===== 原文
TLP中国語

中国語は世界で使用人口がもっとも多い言語です。中国や中華圏が国際的なプレゼンスを示すようになるなかで、その重要性はますます高まっており、学習者が急増しています。TLP中国語では、会話のツールとしての中国語だけでなく、中国語で書かれた文学や歴史などに関する知識を学び、将来的に、中国や中華圏を通じて世界とつながるという発想をもって、中国語で各界のリーダーを相手に対等な交渉ができるだけの高い知性を具えた人材を育成することを目指します。1年半のプログラムの後半には、南京大学などでの短期語学研修*に参加できます。南京大学とはリベラルアーツ・プログラム(LAP)を通しての関係も強化しており、南京大学の学生も東京大学での短期研修に参加しています。

*南京大学との学生交流には、株式会社ゼンショーホールディングスから寄付金のご支援をいただいています。

考え方とめざすもの

戦略的な人材の養成という新たなコンセプトが求められている

刈間 文俊

TLP創設者、東京大学名誉教授
【Profile】刈間 文俊(かりま ふみとし)1952年生まれ。専門は表象文化論、中国現代文学・中国映画史。中国映画を東アジアにおける文化交流の視点から研究、2013年に江蘇省友誼奨を受賞。

グローバルリーダー育成プログラム
中国語プログラムからのスタート

 グローバル化時代に対応して、国際的に通用する人材の育成が大学に求められています。東大における「グローバルリーダー育成プログラム(GLP)」のスタートもまさにそこを目指しています。国際的に通用する人材の育成というと、どうしても英語重視に傾きがちです。もちろん、基礎学力と専門知識に加えて、英語を使いこなす能力は必須ですが、そもそも国際化とは英語だけでいいのか――その疑問がTLPの出発点となっています。
==========
===== 与えられたデータ
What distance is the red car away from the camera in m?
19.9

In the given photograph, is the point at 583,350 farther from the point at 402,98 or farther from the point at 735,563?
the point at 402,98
==========
課題内容: 上にあるTLP中国語の紹介文を、一字も変えずに全文そのまま繰り返して書くこと。

課題の解答:
TLP中国語

中国語は世界で使用人口がもっとも多い言語です。中国や中華圏が国際的なプレゼンスを示すようになるなかで、その重要性はますます高まっており、学習者が急増しています。TLP中国語では、会話のツールとしての中国語だけでなく、中国語で書かれた文学や歴史などに関する知識を学び、将来的に、中国や中華圏を通じて世界とつながるという発想をもって、中国語で各界のリーダーを相手に対等な交渉ができるだけの高い知性を具えた人材を育成することを目指します。1年半のプログラムの後半には、南京大学などでの短期語学研修*に参加できます。南京大学とはリベラルアーツ・プログラム(LAP)を通しての関係も強化しており、南京大学の学生も東京大学での短期研修に参加しています。

*南京大学との学生交流には、株式会社ゼンショーホールディングスから寄付金のご支援をいただいています。

考え方とめざすもの

戦略的な人材の養成という新たなコンセプトが求められている

刈間 文俊

TLP創設者、東京大学名誉教授
【Profile】刈間 文俊(かりま ふみとし)1952年生まれ。専門は表象文化論、中国現代文学・中国映画史。中国映画を東アジアにおける文化交流の視点から研究、2013年に江蘇省友誼奨を受賞。

グローバルリーダー育成プログラム
中国語プログラムからのスタート

 グローバル化時代に対応して、国際的に通用する人材の育成が大学に求められています。東大における「グローバルリーダー育成プログラム(GLP)」のスタートもまさにそこを目指しています。国際的に通用する人材の育成というと、どうしても英語重視に傾きがちです。もちろん、基礎学力と専門知識に加えて、英語を使いこなす能力は必須ですが、そもそも国際化とは英語だけでいいのか――その疑問がTLPの出発点となっています。